Some Innovation[X] proposals have already been chosen to receive grants from the School of Innovation for 2020-2021. This special call offers an opportunity for research teams to address problems caused by the COVID-19 pandemic that go beyond scientific research.

Dean of the School of Innovation and Vice President of Entrepreneurship and Economic Development, Andy Morriss, said proposals already accepted for the 2020-2021 academic year will still receive grants. Morriss encouraged teams to gear new proposals toward community and social effects of the COVID-19 outbreak.

“[A proposal] certainly can involve scientific research, but it doesn’t need to,” said Morriss. “There’s a whole lot of problems we are going to have to address as we go forward and it’s just as important to be thinking about social impacts of the virus as it is the scientific impacts.

“Science can definitely play a role in these projects, but we want to think about how this is affecting our community and how we can remedy some of the problems,” said Morriss.

Associate research scientist at the Bush School of Government and Public Service and assistant director for the Scowcroft Institute of International Affairs, Dr. Leslie Ruyle, is a current Innovation[X] team leader. Ruyle’s research focuses on conservation, entrepreneurship and how these two can be combined to help solve human-wildlife conflict.
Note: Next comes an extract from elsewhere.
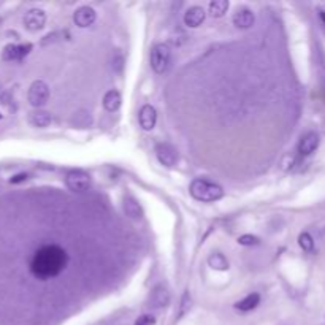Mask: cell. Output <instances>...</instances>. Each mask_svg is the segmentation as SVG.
<instances>
[{"label": "cell", "instance_id": "cell-1", "mask_svg": "<svg viewBox=\"0 0 325 325\" xmlns=\"http://www.w3.org/2000/svg\"><path fill=\"white\" fill-rule=\"evenodd\" d=\"M68 265V254L57 244H45L33 252L29 263L31 273L38 279H51L62 273Z\"/></svg>", "mask_w": 325, "mask_h": 325}, {"label": "cell", "instance_id": "cell-2", "mask_svg": "<svg viewBox=\"0 0 325 325\" xmlns=\"http://www.w3.org/2000/svg\"><path fill=\"white\" fill-rule=\"evenodd\" d=\"M189 192H191V195L195 200L203 203L217 202V200H221L224 197V189L219 184H216V182L208 181V179H202V178H197L191 182Z\"/></svg>", "mask_w": 325, "mask_h": 325}, {"label": "cell", "instance_id": "cell-3", "mask_svg": "<svg viewBox=\"0 0 325 325\" xmlns=\"http://www.w3.org/2000/svg\"><path fill=\"white\" fill-rule=\"evenodd\" d=\"M151 68L154 70L156 73H165L170 68L171 64V49L167 43H157L154 45V48L151 49L149 56Z\"/></svg>", "mask_w": 325, "mask_h": 325}, {"label": "cell", "instance_id": "cell-4", "mask_svg": "<svg viewBox=\"0 0 325 325\" xmlns=\"http://www.w3.org/2000/svg\"><path fill=\"white\" fill-rule=\"evenodd\" d=\"M65 184H67V187L72 192L82 194V192H86V191H89L91 189L92 179H91L89 173H86V171L73 170L65 176Z\"/></svg>", "mask_w": 325, "mask_h": 325}, {"label": "cell", "instance_id": "cell-5", "mask_svg": "<svg viewBox=\"0 0 325 325\" xmlns=\"http://www.w3.org/2000/svg\"><path fill=\"white\" fill-rule=\"evenodd\" d=\"M48 98H49L48 84L41 80L33 81L31 84V87H29V92H27L29 103H31L32 106H35V108H38V106H43L46 102H48Z\"/></svg>", "mask_w": 325, "mask_h": 325}, {"label": "cell", "instance_id": "cell-6", "mask_svg": "<svg viewBox=\"0 0 325 325\" xmlns=\"http://www.w3.org/2000/svg\"><path fill=\"white\" fill-rule=\"evenodd\" d=\"M24 27L31 32L41 31L46 24V13L41 8H32L24 15Z\"/></svg>", "mask_w": 325, "mask_h": 325}, {"label": "cell", "instance_id": "cell-7", "mask_svg": "<svg viewBox=\"0 0 325 325\" xmlns=\"http://www.w3.org/2000/svg\"><path fill=\"white\" fill-rule=\"evenodd\" d=\"M156 157L157 161L167 168L175 167L176 162H178V152L168 143H159L156 146Z\"/></svg>", "mask_w": 325, "mask_h": 325}, {"label": "cell", "instance_id": "cell-8", "mask_svg": "<svg viewBox=\"0 0 325 325\" xmlns=\"http://www.w3.org/2000/svg\"><path fill=\"white\" fill-rule=\"evenodd\" d=\"M168 303H170V291L167 289V286L159 284L152 289L149 300H147V305H149L151 308L161 309V308H165Z\"/></svg>", "mask_w": 325, "mask_h": 325}, {"label": "cell", "instance_id": "cell-9", "mask_svg": "<svg viewBox=\"0 0 325 325\" xmlns=\"http://www.w3.org/2000/svg\"><path fill=\"white\" fill-rule=\"evenodd\" d=\"M319 143H321V138H319V135L316 132H308L305 133L303 137L300 138L298 141V154L300 156H309L312 154L317 147H319Z\"/></svg>", "mask_w": 325, "mask_h": 325}, {"label": "cell", "instance_id": "cell-10", "mask_svg": "<svg viewBox=\"0 0 325 325\" xmlns=\"http://www.w3.org/2000/svg\"><path fill=\"white\" fill-rule=\"evenodd\" d=\"M96 17H97L96 10L91 8V7H87V5H84V7H80L78 10L75 11V15H73V22H75V24L78 26V27L84 29V27L92 26L94 22H96Z\"/></svg>", "mask_w": 325, "mask_h": 325}, {"label": "cell", "instance_id": "cell-11", "mask_svg": "<svg viewBox=\"0 0 325 325\" xmlns=\"http://www.w3.org/2000/svg\"><path fill=\"white\" fill-rule=\"evenodd\" d=\"M138 121H140V127L146 130V132H149L156 127V122H157V111L154 106L151 105H145L141 106L140 113H138Z\"/></svg>", "mask_w": 325, "mask_h": 325}, {"label": "cell", "instance_id": "cell-12", "mask_svg": "<svg viewBox=\"0 0 325 325\" xmlns=\"http://www.w3.org/2000/svg\"><path fill=\"white\" fill-rule=\"evenodd\" d=\"M32 49V45H7L3 48L2 59L3 61H21Z\"/></svg>", "mask_w": 325, "mask_h": 325}, {"label": "cell", "instance_id": "cell-13", "mask_svg": "<svg viewBox=\"0 0 325 325\" xmlns=\"http://www.w3.org/2000/svg\"><path fill=\"white\" fill-rule=\"evenodd\" d=\"M232 21L238 29H251L256 22V16L249 8H240L235 11Z\"/></svg>", "mask_w": 325, "mask_h": 325}, {"label": "cell", "instance_id": "cell-14", "mask_svg": "<svg viewBox=\"0 0 325 325\" xmlns=\"http://www.w3.org/2000/svg\"><path fill=\"white\" fill-rule=\"evenodd\" d=\"M205 17H206L205 10L202 7H198V5H195V7H191L184 13V24L191 29H195L203 24Z\"/></svg>", "mask_w": 325, "mask_h": 325}, {"label": "cell", "instance_id": "cell-15", "mask_svg": "<svg viewBox=\"0 0 325 325\" xmlns=\"http://www.w3.org/2000/svg\"><path fill=\"white\" fill-rule=\"evenodd\" d=\"M51 121H52L51 114L45 110H35L29 114V124H31L32 127H37V129L48 127L51 124Z\"/></svg>", "mask_w": 325, "mask_h": 325}, {"label": "cell", "instance_id": "cell-16", "mask_svg": "<svg viewBox=\"0 0 325 325\" xmlns=\"http://www.w3.org/2000/svg\"><path fill=\"white\" fill-rule=\"evenodd\" d=\"M259 303H260V295L257 292H252L249 295H246L243 300L236 301L235 308L238 309V311H241V312H247V311L256 309L257 306H259Z\"/></svg>", "mask_w": 325, "mask_h": 325}, {"label": "cell", "instance_id": "cell-17", "mask_svg": "<svg viewBox=\"0 0 325 325\" xmlns=\"http://www.w3.org/2000/svg\"><path fill=\"white\" fill-rule=\"evenodd\" d=\"M121 102H122L121 94L117 92L116 89L108 91L105 94V97H103V106H105V110L108 111V113H114V111L119 110Z\"/></svg>", "mask_w": 325, "mask_h": 325}, {"label": "cell", "instance_id": "cell-18", "mask_svg": "<svg viewBox=\"0 0 325 325\" xmlns=\"http://www.w3.org/2000/svg\"><path fill=\"white\" fill-rule=\"evenodd\" d=\"M122 206H124V212H126L129 217H132V219H140V217L143 216V210H141L140 203L133 197H129L127 195V197L124 198Z\"/></svg>", "mask_w": 325, "mask_h": 325}, {"label": "cell", "instance_id": "cell-19", "mask_svg": "<svg viewBox=\"0 0 325 325\" xmlns=\"http://www.w3.org/2000/svg\"><path fill=\"white\" fill-rule=\"evenodd\" d=\"M70 124L76 129H87V127L92 126V117L87 111H78V113L73 114Z\"/></svg>", "mask_w": 325, "mask_h": 325}, {"label": "cell", "instance_id": "cell-20", "mask_svg": "<svg viewBox=\"0 0 325 325\" xmlns=\"http://www.w3.org/2000/svg\"><path fill=\"white\" fill-rule=\"evenodd\" d=\"M227 10H228L227 0H212V2H210V5H208L210 15L214 17H222L227 13Z\"/></svg>", "mask_w": 325, "mask_h": 325}, {"label": "cell", "instance_id": "cell-21", "mask_svg": "<svg viewBox=\"0 0 325 325\" xmlns=\"http://www.w3.org/2000/svg\"><path fill=\"white\" fill-rule=\"evenodd\" d=\"M208 263L211 268L214 270H227L228 268V262L227 259L222 256V254L216 252V254H211L210 259H208Z\"/></svg>", "mask_w": 325, "mask_h": 325}, {"label": "cell", "instance_id": "cell-22", "mask_svg": "<svg viewBox=\"0 0 325 325\" xmlns=\"http://www.w3.org/2000/svg\"><path fill=\"white\" fill-rule=\"evenodd\" d=\"M298 244L303 251L311 252L312 249H314V238H312L308 232H303L298 236Z\"/></svg>", "mask_w": 325, "mask_h": 325}, {"label": "cell", "instance_id": "cell-23", "mask_svg": "<svg viewBox=\"0 0 325 325\" xmlns=\"http://www.w3.org/2000/svg\"><path fill=\"white\" fill-rule=\"evenodd\" d=\"M238 243L243 244V246H256L260 243V240L257 238V236H252V235H243L238 238Z\"/></svg>", "mask_w": 325, "mask_h": 325}, {"label": "cell", "instance_id": "cell-24", "mask_svg": "<svg viewBox=\"0 0 325 325\" xmlns=\"http://www.w3.org/2000/svg\"><path fill=\"white\" fill-rule=\"evenodd\" d=\"M154 324H156V317L152 314H145L135 321V325H154Z\"/></svg>", "mask_w": 325, "mask_h": 325}, {"label": "cell", "instance_id": "cell-25", "mask_svg": "<svg viewBox=\"0 0 325 325\" xmlns=\"http://www.w3.org/2000/svg\"><path fill=\"white\" fill-rule=\"evenodd\" d=\"M26 178H27V175L21 173V175H16V176H13V178L10 179V182H13V184H16V182H21V181H24Z\"/></svg>", "mask_w": 325, "mask_h": 325}, {"label": "cell", "instance_id": "cell-26", "mask_svg": "<svg viewBox=\"0 0 325 325\" xmlns=\"http://www.w3.org/2000/svg\"><path fill=\"white\" fill-rule=\"evenodd\" d=\"M319 17H321V21L324 22V26H325V11L324 10L319 11Z\"/></svg>", "mask_w": 325, "mask_h": 325}, {"label": "cell", "instance_id": "cell-27", "mask_svg": "<svg viewBox=\"0 0 325 325\" xmlns=\"http://www.w3.org/2000/svg\"><path fill=\"white\" fill-rule=\"evenodd\" d=\"M0 117H2V114H0Z\"/></svg>", "mask_w": 325, "mask_h": 325}]
</instances>
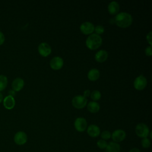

While doing research in the Congo, Ruyle and her team had to work around an Ebola virus outbreak. Programs such as Innovation[X] allow for deeper understanding of global issues, she said.

“When you start studying at the level offered by Innovation[X], you get really good results,” said Ruyle. “The same thing that is happening now happened with Ebola — you get bombarded with all these different things on the news.

“When you start studying it and getting a bit more critical and digging deeper, you really think about it in a different way, though,” said Ruyle. “Students who have worked on my team are viewing COVID-19 very differently than if they hadn’t been in the program.”